Grade-level instruction
Andrea Harper, the principal at T.A. Sims Elementary, said she is excited for students to be back in the classroom. The key to getting students to where they need to be academically, Harper said, is to have students in-person, and exposed to grade level appropriate content.
“Whenever we need to scaffold or support students in their learning, we absolutely can and will,” Harper said. “But we are providing instruction on grade level from day one to ensure that we accelerate their learning.”
That model of acceleration will be reflected across the district, according to Olayinka Moore-Ojo, the district’s director of Early Learning.
Extra support will be available for struggling students outside of the classroom as well through resources like “Saturday Learning Quest,” a program for students in grades 1-3 who are performing in the bottom quartile in reading or math and professional tutoring for other low-performing students.
For students to benefit from the programs put in place however, they have to be in school.
Enrollment increase
District officials are hoping for a return to pre-pandemic enrollment levels after a 6,000 student drop last year - mostly in younger grades that occurred at the height of the pandemic.
“A great deal of the dip in enrollment was preschoolers and kindergartners whose parents voluntarily kept them home for safety reasons,” Scribner said. “Now that we’re in person fully, we think those numbers will recover and... they need to because students need to be in schools receiving instruction.”
Numbers will shift as students register on the first day, but some schools like Sagamore Hill Elementary are almost at capacity in the youngest grades.

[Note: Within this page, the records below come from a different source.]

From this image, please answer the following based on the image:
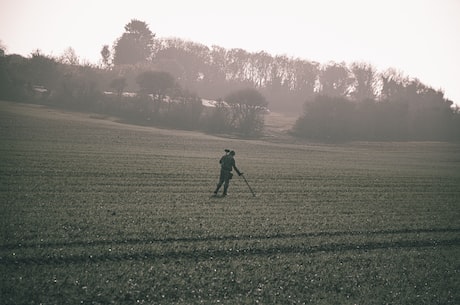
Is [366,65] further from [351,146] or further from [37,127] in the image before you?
[37,127]

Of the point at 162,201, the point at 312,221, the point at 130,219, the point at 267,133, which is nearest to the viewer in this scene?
→ the point at 130,219

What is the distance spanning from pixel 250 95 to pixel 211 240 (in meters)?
67.9

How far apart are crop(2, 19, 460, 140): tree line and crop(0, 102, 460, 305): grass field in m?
53.3

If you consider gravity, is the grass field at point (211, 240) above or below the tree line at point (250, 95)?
below

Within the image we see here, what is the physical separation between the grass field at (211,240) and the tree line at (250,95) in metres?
53.3

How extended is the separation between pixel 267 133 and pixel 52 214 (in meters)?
66.8

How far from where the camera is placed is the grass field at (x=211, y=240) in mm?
9445

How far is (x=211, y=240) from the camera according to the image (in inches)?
515

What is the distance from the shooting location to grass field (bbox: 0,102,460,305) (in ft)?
31.0

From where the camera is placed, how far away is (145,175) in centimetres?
2498

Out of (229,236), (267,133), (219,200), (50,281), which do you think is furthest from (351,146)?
(50,281)

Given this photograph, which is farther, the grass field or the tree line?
the tree line

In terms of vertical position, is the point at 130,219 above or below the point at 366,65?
below

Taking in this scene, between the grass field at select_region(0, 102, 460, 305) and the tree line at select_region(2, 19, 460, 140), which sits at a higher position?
the tree line at select_region(2, 19, 460, 140)
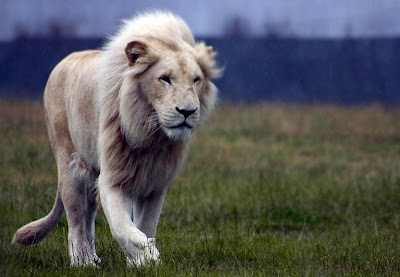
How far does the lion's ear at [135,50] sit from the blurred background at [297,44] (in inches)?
290

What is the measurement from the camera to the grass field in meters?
4.68

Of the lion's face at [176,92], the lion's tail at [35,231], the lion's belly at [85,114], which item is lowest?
the lion's tail at [35,231]

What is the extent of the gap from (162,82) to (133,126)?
36cm

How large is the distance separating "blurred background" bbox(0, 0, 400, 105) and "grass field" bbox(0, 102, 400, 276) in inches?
57.4

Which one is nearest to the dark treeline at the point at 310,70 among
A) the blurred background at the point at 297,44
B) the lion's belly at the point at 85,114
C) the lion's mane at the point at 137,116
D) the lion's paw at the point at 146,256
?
the blurred background at the point at 297,44

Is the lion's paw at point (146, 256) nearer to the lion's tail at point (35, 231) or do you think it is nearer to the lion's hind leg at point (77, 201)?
the lion's hind leg at point (77, 201)

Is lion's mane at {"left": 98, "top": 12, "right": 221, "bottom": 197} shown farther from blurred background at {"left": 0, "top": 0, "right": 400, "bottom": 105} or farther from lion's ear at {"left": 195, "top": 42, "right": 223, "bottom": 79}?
blurred background at {"left": 0, "top": 0, "right": 400, "bottom": 105}

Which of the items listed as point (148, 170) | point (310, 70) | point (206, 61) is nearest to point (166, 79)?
point (206, 61)

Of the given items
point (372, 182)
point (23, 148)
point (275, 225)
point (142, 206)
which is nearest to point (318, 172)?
point (372, 182)

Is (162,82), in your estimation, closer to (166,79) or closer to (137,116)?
(166,79)

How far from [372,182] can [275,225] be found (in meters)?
2.22

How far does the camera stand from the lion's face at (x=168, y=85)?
4336mm

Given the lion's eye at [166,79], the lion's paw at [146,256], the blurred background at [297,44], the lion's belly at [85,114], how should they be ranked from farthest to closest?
the blurred background at [297,44]
the lion's belly at [85,114]
the lion's eye at [166,79]
the lion's paw at [146,256]

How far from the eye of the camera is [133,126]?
4.55 metres
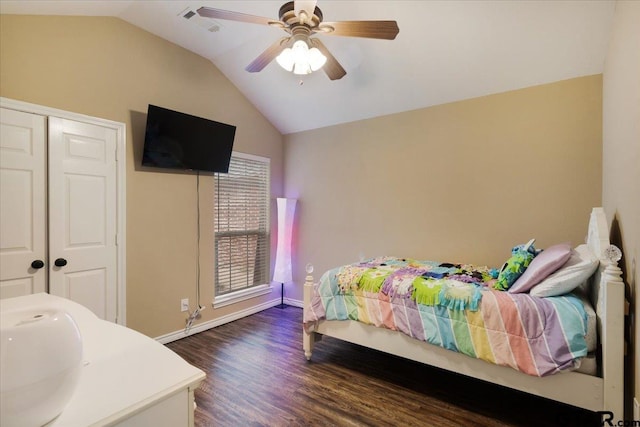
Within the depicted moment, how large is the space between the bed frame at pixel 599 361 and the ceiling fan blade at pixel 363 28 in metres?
1.69

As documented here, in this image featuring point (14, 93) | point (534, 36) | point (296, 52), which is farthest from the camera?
point (534, 36)

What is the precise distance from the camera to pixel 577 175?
2.59 m

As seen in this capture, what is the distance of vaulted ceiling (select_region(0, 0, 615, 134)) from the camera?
226 centimetres

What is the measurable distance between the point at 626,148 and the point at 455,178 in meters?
1.50

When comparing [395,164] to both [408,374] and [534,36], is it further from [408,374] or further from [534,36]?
[408,374]

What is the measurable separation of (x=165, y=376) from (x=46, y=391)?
0.31m

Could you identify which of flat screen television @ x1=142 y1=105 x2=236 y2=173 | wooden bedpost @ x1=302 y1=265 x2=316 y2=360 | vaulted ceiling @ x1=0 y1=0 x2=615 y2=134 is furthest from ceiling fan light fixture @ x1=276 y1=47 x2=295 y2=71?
wooden bedpost @ x1=302 y1=265 x2=316 y2=360

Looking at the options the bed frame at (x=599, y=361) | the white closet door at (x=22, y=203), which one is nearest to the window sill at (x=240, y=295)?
the white closet door at (x=22, y=203)

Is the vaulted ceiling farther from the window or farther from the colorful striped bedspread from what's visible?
the colorful striped bedspread

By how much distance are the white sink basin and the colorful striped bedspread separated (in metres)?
1.94

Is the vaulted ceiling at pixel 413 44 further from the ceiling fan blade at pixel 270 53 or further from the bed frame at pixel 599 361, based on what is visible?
the bed frame at pixel 599 361

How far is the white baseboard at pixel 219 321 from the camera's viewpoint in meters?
3.11

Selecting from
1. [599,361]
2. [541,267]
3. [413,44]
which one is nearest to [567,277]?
[541,267]

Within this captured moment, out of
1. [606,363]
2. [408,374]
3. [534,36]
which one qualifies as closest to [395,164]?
[534,36]
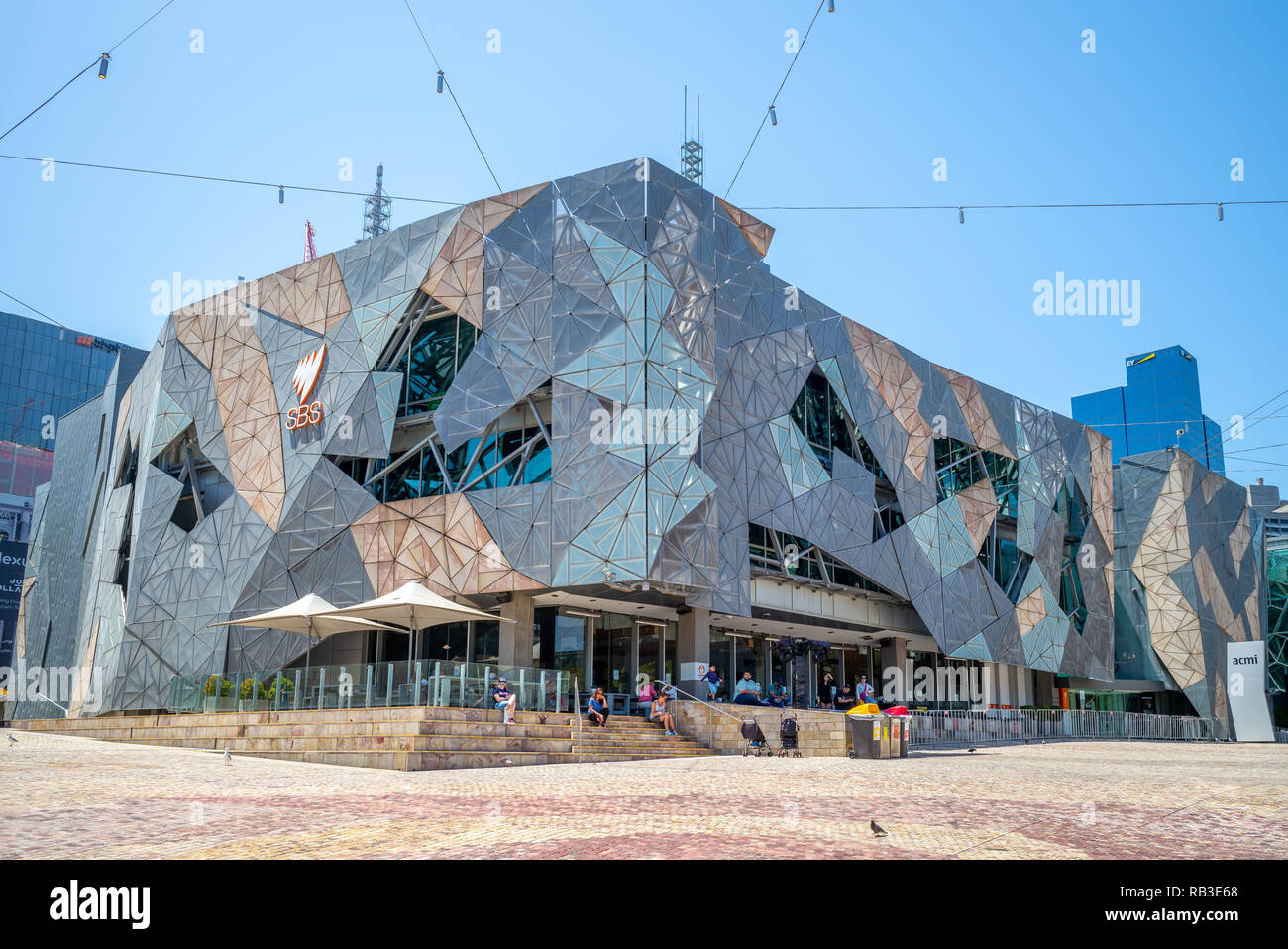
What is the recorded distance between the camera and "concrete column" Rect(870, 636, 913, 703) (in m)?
42.0

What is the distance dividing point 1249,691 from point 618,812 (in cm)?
4303

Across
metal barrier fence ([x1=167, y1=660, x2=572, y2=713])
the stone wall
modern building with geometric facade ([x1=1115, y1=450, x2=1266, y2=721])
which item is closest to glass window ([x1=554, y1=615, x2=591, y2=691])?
the stone wall

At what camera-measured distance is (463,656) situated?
3253 cm

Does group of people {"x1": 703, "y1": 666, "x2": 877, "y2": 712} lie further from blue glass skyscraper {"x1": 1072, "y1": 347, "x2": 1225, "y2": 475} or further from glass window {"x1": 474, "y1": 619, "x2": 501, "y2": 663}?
blue glass skyscraper {"x1": 1072, "y1": 347, "x2": 1225, "y2": 475}

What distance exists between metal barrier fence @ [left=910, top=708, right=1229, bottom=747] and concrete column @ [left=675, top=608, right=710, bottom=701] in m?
6.18

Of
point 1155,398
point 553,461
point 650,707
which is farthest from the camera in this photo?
point 1155,398

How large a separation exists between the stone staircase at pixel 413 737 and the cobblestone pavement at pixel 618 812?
2.18 m

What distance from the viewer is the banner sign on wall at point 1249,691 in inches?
1719

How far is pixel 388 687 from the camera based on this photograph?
2084cm

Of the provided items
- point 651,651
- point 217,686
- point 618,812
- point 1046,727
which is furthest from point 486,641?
point 618,812

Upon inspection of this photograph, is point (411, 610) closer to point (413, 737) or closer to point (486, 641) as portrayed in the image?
point (413, 737)

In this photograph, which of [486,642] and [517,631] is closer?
[517,631]
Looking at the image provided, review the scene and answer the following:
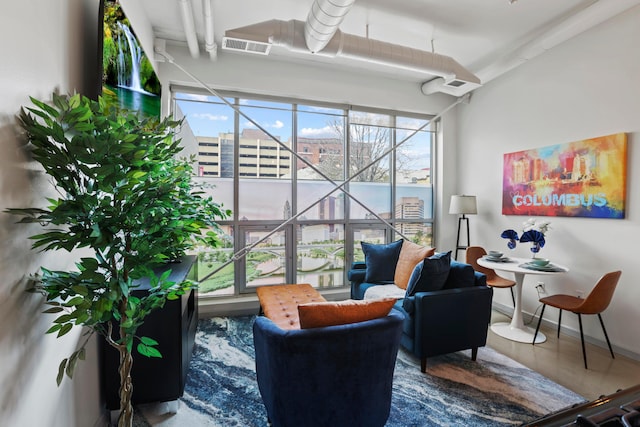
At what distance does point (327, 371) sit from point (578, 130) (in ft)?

School Librarian Miranda Quintero said all but a few spots in pre-K are full in pre-K, kindergarten, first and second grade.
“We are definitely pretty full for the amount of teachers that we have,” Quintero said. “We did end up losing some teachers at the end of the year, so that may be kind of skewing it, but we definitely have filled up our lower (grades) and we have some more that are enrolling.”
Quintero said that despite some confusion over the masks leading up to the first day, parents, teachers and students are all excited to be back in-person.
District leaders and parents agree that for the youngest students in-person instruction is necessary.
Graham Brizendine, who has two young children in the district, had to make that choice last year.
“It is really hard with a pre-K kid who can’t read to be able to follow along on a Zoom call,” he said. “They don’t even know the right button to click, because they can’t read.”
So last year, with safety precautions in place, Brizendine sent his youngest child to school, with hand sanitizer and a mask. He said this year he is disheartened by how the precautions in place last year have become politicized.
“This became too much about the adults and too little about the children,” he said. “That’s what really frustrates me is I want to do anything that I can to protect not only our kids, but the other kids who are in school.”